── TEXT TO READ ──

# Big Bunny left with me! Anyone?! lol



## BeckyLH (Jun 2, 2009)

A friend of mine has just brought round an unexpected visitor! A large French lop doe! She has taken in this bunny off a friend of her husbands who has just split up with his wife and neither of them will have the bunny with the threat to let it go! I said I would keep it here as I do have a spare indoor cage but no idea what to do long term! I can't have another one here permanently!

Any ideas?


----------



## Pampered pets (Jun 20, 2009)

oh dear, sounds like me lol

where abouts are you, someone may be able to help or know of a rescue near by.


----------



## BeckyLH (Jun 2, 2009)

I'm in Yorkshire, I feel guilty calling rescues as I know how stretched they are  I just couldn't turn this poor bunny away. She's lovely too, very gentle.


----------



## frags (Feb 5, 2009)

awwww frenchies are great, maybe you could advertise her locally and find a new home for her.


----------



## Rachh (Jun 24, 2009)

north or south yorkshire


----------



## kellyrich (Jan 8, 2009)

If you cant keep her maybe you could put her on the rabit rehome website?


----------



## mimi g (Mar 10, 2009)

I think you can advertise on rabbit rehome yourself privately without going through rescue!

We would all love to see a piccie!

I have my fingers in my ears about the part that you are in yorkshire! x


----------



## toddy (Jan 24, 2009)

Shame you are not closer as otherwise she could have come to me.If you are travelling anywhere near Kent let me know and I can arrange something.


----------



## kellyrich (Jan 8, 2009)

mimi g said:


> I think you can advertise on rabbit rehome yourself privately without going through rescue!
> 
> We would all love to see a piccie!
> 
> I have my fingers in my ears about the part that you are in yorkshire! x


Ha ha take your fingers out of your ears!! Give her a home x


----------



## BeckyLH (Jun 2, 2009)

She's a big lady, a dark blue colour with an excellent nature so far! I'm in west Yorkshire! X I'll post pics later x


----------



## emzybabe (Jun 30, 2009)

oh no not a blue....must resist


----------



## frags (Feb 5, 2009)

───

*WHAT IS REQUIRED*
Reproduce the part of the rabbit forum thread between "I'm in Yorkshire, I" and "too, very gentle.", inclusive, word for word.

── PROVIDED DATA ──

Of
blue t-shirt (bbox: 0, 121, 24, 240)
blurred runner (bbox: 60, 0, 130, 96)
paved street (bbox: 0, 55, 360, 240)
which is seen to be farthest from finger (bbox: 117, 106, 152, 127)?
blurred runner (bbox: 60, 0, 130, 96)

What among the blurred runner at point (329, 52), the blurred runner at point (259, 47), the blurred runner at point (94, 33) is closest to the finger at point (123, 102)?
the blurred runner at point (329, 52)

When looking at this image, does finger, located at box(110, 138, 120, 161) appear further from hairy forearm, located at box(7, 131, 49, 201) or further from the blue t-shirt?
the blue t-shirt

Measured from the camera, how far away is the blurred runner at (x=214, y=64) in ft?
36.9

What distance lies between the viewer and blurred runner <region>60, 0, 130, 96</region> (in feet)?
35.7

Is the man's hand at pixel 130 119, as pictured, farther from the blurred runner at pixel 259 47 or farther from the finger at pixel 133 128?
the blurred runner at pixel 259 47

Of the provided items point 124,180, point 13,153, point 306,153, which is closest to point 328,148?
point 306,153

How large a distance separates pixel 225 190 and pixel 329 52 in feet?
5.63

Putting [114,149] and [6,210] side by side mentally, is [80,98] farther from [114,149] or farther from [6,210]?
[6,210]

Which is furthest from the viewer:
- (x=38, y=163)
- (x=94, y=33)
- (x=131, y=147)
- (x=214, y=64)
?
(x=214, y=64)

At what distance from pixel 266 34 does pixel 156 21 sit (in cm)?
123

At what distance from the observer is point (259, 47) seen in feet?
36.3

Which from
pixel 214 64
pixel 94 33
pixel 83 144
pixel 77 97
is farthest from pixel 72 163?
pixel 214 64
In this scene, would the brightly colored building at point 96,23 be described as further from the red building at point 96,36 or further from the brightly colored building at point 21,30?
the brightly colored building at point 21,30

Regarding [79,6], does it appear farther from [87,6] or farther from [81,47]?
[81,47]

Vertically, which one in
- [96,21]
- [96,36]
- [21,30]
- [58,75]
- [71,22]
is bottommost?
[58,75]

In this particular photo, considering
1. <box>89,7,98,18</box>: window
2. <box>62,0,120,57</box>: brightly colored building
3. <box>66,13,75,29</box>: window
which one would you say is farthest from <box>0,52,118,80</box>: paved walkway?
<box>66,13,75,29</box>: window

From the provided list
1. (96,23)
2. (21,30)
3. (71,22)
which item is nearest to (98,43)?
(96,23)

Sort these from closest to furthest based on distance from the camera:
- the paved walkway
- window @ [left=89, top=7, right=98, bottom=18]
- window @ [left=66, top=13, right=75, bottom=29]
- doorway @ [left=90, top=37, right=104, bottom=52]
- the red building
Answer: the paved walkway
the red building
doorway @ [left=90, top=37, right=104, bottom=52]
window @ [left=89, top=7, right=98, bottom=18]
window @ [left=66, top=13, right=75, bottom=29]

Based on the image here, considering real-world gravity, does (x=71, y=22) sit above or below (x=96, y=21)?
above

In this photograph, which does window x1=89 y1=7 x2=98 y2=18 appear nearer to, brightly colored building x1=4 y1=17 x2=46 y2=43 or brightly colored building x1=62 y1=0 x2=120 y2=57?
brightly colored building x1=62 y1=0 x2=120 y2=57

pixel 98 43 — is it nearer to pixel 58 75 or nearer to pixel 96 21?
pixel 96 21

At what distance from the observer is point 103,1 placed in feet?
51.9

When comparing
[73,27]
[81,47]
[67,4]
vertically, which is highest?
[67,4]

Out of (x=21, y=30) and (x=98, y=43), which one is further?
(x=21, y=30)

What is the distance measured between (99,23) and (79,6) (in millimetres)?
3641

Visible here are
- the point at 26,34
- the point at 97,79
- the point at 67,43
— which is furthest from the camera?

───

*RESULT*
I'm in Yorkshire, I feel guilty calling rescues as I know how stretched they are  I just couldn't turn this poor bunny away. She's lovely too, very gentle.